Ensure zero tolerance for bullying in schools

SOMETHING drastic must be done to check bullying in schools. This repetitive and aggressive behaviour towards another person designed to belittle or control that individual has reached alarming proportions. Official statistics confirm that there were more than 14,000 such cases between 2012 and 2015. It's on the rise in secondary schools; and even worse in residential schools.

The National Human Rights Society, known by its Malay acronym Hakam (founded by two former PMs), just released its Report on Bullying (available at https://hakam.org.my/wp/2018/01/30/hakam-releases-report-on-bullying-in-...). This is what it says.

Physical bullying is becoming increasingly more brutal. More prevalent and insidious though is verbal and social bullying, according to Dr Goh Chee Leong, a leading psychologist on the subject. It takes the form of name-calling, gossiping, stealing money, isolation and exclusion. Facilitated no doubt by cyberbullying through digital devices via SMS, WhatsApp and the like. This includes: sending, posting, or sharing negative, harmful, false, or mean content about someone else via digital devices – cell phones, computers and tablets. Personal or private information about someone else is shared online causing embarrassment or humiliation. This is not the same as spreading fake news – as touted by those who support this new anti-fake news law.

CyberSecurity Malaysia, a national government agency, reveals that cyberbullying is growing. It occurs almost every day among students, with 338 cases reported last year compared with 291 in 2014.

About 84% of children in Malaysia suffer from some form of bullying, with 33% having been bullied online.

Why do people bully? Bye Bye Bully – which raises awareness about bullying in SMK schools – says because bullies want to secure popularity and respect through the assertion of power over another.

The consequences on the victims are horrific. Such as lowered self-esteem, deep depression, and even suicidal thoughts. The child victim feels isolated and alienated. The effects can extend into adulthood fostering a lack of trust and confidence in building new relationships and contacts.

"To make things worse", says Dr Goh, "more youngsters are now suffering from mental health problems" referencing the 2015 National Health and Morbidity Survey. About 4.2 million Malaysians aged 16 and above suffered from mental problems.

So, the problem is crying out for help. And urgently too. Who can help?

First, parents and the home environment play a critical role as children emulate their parents' behaviour. This embeds in a child's psyche. Abuse or physical means of discipline at home may transfer to a child's behaviour at school and the way they treat others.

Second, teachers and schools are also crucial and play a larger role in students' lives than simply teaching the syllabus. Their role is akin to "school parents". They teach students manners, life skills, teamwork and coping mechanisms. Indeed a "training ground for life and of life".

The state should have a limited role in tackling bullying in schools. Else, schools may then comply with any regulatory measures at a superficial level.

More essential is a school's motivation to address bullying head-on. And to foster a cultural change to demonstrate that bullying is not acceptable. When a bully is isolated and gains no support from his peers, victims are more likely to report their experiences. Additionally, the emphasis should be developing empathy and students shown what it would feel like to be on the receiving end.

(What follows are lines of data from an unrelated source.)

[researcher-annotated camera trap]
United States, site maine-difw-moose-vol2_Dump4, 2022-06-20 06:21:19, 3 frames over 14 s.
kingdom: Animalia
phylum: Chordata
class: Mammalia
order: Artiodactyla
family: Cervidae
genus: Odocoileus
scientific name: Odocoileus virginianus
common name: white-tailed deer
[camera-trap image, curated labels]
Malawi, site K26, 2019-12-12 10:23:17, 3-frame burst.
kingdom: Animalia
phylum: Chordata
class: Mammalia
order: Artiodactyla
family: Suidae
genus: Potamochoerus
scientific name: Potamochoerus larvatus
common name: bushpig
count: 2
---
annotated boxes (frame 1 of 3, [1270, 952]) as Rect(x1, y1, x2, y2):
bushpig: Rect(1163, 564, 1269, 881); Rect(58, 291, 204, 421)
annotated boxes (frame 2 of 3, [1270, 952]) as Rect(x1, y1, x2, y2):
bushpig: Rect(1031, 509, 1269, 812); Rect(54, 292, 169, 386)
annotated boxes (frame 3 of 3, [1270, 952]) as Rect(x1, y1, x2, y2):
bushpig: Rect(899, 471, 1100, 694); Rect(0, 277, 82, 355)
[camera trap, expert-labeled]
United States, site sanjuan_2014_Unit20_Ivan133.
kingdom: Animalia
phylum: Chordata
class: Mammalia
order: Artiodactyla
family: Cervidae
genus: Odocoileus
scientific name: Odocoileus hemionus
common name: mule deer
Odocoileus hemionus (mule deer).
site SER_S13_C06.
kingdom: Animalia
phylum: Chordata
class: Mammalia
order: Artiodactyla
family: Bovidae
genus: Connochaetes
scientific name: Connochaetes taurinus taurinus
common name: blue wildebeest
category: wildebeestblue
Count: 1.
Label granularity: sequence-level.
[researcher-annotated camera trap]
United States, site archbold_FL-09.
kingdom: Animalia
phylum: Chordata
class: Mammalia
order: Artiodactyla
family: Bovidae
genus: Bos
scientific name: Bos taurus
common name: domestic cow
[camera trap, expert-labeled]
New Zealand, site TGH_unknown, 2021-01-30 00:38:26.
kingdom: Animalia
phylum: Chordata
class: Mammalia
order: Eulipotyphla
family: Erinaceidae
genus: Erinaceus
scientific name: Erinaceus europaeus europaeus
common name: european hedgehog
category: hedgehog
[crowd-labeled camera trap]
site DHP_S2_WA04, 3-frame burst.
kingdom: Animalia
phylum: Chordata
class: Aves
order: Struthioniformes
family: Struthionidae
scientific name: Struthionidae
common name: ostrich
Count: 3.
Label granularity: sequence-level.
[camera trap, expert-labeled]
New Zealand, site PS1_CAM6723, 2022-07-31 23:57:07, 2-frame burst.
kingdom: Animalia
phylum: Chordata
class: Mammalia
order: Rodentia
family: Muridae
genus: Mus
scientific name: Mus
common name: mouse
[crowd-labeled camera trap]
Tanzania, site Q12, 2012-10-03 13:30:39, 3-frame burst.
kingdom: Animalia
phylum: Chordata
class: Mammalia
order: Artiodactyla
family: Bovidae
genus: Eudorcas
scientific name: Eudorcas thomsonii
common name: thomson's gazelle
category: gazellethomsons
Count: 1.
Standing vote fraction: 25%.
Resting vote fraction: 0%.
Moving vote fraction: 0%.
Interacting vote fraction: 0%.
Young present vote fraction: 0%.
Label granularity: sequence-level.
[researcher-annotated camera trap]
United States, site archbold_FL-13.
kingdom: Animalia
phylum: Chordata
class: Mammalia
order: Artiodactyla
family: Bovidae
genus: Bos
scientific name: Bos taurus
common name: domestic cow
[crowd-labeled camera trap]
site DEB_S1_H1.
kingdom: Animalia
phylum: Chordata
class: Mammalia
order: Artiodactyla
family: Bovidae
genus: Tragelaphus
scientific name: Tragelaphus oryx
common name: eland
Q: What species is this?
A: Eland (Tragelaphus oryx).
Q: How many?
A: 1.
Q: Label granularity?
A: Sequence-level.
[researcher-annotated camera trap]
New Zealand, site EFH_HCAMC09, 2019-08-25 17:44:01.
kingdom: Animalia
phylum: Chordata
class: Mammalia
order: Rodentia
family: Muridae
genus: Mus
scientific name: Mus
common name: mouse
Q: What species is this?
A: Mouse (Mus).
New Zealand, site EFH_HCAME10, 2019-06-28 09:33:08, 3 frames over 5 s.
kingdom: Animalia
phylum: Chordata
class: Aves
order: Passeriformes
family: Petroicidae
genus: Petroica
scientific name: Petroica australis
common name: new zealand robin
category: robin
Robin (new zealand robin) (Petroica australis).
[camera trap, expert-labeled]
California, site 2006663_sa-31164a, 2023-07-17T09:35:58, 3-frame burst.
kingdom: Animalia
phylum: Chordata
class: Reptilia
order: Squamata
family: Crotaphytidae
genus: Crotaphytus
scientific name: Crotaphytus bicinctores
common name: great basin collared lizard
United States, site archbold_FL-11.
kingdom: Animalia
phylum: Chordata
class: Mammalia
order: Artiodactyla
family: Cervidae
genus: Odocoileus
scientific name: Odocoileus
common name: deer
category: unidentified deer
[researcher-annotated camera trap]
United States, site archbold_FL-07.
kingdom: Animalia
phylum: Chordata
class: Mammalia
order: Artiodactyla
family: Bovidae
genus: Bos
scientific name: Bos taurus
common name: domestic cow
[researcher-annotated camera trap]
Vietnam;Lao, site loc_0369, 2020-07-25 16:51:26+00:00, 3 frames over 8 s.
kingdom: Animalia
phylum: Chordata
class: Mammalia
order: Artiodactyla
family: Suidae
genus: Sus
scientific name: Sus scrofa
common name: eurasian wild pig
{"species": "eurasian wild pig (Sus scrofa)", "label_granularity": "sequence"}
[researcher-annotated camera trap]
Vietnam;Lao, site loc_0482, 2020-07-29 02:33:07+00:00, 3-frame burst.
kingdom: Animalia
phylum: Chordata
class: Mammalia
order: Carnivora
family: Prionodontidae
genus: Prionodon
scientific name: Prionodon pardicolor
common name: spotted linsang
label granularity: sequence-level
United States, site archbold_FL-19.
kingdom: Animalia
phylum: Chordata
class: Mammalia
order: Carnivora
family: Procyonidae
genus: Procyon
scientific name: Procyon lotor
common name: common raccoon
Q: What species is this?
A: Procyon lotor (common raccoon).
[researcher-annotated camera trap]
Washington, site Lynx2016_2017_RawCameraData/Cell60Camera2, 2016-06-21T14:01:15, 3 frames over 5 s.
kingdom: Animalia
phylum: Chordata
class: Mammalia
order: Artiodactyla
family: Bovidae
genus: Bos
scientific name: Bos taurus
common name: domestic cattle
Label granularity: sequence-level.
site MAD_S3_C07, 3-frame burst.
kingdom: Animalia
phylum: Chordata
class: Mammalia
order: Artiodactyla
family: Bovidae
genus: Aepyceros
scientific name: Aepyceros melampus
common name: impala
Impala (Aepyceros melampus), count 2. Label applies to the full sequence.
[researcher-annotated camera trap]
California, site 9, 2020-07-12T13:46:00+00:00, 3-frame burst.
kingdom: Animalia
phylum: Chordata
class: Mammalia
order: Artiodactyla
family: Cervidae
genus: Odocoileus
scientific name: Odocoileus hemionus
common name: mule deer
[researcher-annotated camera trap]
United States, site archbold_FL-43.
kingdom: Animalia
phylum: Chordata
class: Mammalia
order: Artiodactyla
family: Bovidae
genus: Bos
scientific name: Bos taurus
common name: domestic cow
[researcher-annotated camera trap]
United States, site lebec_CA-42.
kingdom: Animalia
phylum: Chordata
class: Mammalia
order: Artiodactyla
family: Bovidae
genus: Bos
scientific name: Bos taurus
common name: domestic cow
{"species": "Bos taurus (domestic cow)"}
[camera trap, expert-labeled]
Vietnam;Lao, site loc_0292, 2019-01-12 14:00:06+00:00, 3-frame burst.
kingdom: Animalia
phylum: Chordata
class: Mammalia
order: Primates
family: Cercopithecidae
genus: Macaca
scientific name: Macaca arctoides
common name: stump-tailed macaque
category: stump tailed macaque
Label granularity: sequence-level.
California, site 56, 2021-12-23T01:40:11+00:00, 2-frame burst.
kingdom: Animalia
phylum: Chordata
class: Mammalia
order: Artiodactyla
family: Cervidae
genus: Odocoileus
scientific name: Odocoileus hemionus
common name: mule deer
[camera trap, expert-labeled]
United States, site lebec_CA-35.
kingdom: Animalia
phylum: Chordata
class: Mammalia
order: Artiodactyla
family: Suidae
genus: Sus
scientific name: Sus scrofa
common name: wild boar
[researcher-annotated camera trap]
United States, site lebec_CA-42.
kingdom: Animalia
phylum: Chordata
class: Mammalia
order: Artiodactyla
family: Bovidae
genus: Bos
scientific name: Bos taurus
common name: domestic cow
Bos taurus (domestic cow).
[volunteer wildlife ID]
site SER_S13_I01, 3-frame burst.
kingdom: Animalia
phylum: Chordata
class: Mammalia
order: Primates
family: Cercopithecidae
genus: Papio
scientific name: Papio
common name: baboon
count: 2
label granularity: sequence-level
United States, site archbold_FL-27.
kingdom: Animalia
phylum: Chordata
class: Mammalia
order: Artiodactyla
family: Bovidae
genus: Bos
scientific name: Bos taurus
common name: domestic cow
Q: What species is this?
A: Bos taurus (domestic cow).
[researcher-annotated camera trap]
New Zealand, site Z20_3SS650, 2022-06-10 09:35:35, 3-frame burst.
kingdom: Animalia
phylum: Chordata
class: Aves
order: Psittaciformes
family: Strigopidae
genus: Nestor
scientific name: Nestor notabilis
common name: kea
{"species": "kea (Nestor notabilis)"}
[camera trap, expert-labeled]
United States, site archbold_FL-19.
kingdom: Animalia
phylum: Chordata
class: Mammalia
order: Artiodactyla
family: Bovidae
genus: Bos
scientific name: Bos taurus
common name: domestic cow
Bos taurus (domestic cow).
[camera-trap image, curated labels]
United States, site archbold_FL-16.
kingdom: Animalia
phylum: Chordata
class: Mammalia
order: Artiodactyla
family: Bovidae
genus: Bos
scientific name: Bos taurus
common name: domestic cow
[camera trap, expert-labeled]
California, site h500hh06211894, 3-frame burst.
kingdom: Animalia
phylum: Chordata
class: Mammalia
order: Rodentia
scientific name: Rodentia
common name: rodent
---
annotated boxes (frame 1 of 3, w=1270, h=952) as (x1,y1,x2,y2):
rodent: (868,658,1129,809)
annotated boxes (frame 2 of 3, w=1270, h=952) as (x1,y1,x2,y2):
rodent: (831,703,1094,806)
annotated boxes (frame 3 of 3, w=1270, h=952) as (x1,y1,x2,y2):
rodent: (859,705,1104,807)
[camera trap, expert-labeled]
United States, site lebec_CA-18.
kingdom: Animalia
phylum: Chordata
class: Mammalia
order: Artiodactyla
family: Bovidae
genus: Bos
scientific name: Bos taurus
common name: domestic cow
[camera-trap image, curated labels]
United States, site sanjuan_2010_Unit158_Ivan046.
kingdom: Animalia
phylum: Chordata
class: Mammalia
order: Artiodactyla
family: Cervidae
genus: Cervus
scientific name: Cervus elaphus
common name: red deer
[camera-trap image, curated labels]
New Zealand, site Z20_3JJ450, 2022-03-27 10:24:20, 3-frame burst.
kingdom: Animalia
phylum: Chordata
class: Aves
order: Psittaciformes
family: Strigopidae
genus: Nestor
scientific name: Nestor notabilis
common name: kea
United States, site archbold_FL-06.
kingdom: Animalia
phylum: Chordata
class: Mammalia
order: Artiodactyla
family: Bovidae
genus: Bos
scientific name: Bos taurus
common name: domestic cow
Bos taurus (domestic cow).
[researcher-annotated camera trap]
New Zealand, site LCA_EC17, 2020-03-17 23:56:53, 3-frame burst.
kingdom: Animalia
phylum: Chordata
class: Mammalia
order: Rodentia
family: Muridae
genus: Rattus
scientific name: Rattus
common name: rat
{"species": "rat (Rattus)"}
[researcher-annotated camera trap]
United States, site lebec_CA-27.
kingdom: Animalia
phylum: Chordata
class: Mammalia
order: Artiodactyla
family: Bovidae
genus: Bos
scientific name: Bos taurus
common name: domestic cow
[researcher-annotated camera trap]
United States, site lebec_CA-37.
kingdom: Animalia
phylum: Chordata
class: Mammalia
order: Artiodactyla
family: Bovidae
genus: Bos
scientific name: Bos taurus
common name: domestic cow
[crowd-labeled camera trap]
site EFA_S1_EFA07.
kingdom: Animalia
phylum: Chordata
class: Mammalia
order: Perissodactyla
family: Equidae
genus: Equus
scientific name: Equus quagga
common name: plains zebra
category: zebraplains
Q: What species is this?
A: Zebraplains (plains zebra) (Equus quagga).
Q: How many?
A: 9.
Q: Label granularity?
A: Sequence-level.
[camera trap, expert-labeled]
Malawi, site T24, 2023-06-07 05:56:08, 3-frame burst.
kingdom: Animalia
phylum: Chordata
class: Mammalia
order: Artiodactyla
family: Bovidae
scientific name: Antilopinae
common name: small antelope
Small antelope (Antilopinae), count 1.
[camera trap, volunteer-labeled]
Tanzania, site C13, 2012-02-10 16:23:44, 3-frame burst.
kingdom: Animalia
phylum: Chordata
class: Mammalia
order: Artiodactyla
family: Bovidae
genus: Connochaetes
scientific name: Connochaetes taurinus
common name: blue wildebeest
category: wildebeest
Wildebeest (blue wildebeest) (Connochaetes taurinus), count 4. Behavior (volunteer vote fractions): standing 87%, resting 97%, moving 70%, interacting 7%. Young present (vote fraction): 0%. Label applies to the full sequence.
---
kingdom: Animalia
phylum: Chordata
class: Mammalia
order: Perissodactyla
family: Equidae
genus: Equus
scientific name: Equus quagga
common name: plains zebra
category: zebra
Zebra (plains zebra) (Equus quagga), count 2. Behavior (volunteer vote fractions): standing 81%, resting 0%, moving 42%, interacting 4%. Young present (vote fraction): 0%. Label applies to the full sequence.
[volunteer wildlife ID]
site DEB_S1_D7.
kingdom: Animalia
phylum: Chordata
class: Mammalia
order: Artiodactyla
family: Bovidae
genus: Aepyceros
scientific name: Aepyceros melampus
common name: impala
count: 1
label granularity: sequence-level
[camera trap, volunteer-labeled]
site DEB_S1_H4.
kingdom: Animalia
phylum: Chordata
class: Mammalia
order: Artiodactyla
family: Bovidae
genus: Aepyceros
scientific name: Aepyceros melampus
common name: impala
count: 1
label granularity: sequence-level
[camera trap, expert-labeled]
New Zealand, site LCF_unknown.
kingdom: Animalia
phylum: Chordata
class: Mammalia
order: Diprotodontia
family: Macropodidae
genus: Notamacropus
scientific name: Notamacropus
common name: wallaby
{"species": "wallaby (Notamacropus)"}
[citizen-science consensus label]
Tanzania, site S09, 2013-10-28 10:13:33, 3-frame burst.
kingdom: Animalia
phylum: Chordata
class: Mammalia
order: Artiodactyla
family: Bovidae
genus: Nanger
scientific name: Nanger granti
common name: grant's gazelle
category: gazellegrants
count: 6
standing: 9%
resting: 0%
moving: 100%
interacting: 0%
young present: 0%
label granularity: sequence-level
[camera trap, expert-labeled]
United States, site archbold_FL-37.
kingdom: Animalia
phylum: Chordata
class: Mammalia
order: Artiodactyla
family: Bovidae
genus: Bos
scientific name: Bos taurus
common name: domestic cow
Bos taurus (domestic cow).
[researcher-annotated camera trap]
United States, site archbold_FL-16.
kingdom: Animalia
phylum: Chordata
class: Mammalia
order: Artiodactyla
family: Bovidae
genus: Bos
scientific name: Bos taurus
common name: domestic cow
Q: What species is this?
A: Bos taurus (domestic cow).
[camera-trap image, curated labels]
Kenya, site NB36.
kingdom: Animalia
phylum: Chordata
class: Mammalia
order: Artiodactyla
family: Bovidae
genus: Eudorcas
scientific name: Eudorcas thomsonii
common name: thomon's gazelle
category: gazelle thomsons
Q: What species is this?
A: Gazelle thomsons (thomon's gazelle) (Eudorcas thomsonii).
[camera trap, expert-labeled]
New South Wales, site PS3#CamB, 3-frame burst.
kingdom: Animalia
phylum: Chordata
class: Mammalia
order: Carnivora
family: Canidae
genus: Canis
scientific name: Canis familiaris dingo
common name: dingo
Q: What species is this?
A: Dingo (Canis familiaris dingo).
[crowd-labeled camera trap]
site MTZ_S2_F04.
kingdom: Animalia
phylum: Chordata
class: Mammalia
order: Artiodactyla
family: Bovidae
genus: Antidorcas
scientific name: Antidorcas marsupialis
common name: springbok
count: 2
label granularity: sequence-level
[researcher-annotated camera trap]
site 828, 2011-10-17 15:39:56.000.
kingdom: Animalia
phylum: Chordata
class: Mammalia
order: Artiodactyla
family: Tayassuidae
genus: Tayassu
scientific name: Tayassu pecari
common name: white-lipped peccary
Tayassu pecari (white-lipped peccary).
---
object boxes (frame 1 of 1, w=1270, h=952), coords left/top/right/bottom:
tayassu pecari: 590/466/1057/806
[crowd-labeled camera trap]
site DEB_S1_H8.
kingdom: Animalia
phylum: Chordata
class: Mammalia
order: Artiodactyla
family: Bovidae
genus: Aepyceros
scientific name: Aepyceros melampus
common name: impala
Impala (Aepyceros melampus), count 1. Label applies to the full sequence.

Presently, the majority of schools rely on ad hoc procedures. Consequently, students do not know what to expect as a response to bullying; this also does not necessarily encourage them (or bystanders) to report incidents of bullying either. PAGE spoke of the damaging effect on students' welfare when schools prioritise their reputation and grades and fail to deal properly with reported incidents of bullying.

Police involvement should be restricted to cases which involve criminal activity as beyond that police are not trained to deal with bullying involving children.

It was also important to introduce psychologists and trained counsellors. Only 25% of schools have properly trained and certified counsellors; the remainder have teachers who assume this role without the necessary training in handling the problem.

The Ministry of Education could allocate funds where schools have insufficient funds for this purpose. Or as PAGE proposed, psychologists could be allocated only to problem schools or be rotated among such schools.

Forging strong relationships between teachers and students could help engender trust and continuous communication and encourage students to talk about their experiences; and inspire confidence that where cases of bullying are reported, action will follow.

Finally, most experts agree that it is entirely feasible to bring about change to the school environment to ensure zero tolerance of this social scourge. After all, we must guarantee that every child has the right to feel safe and protected at school.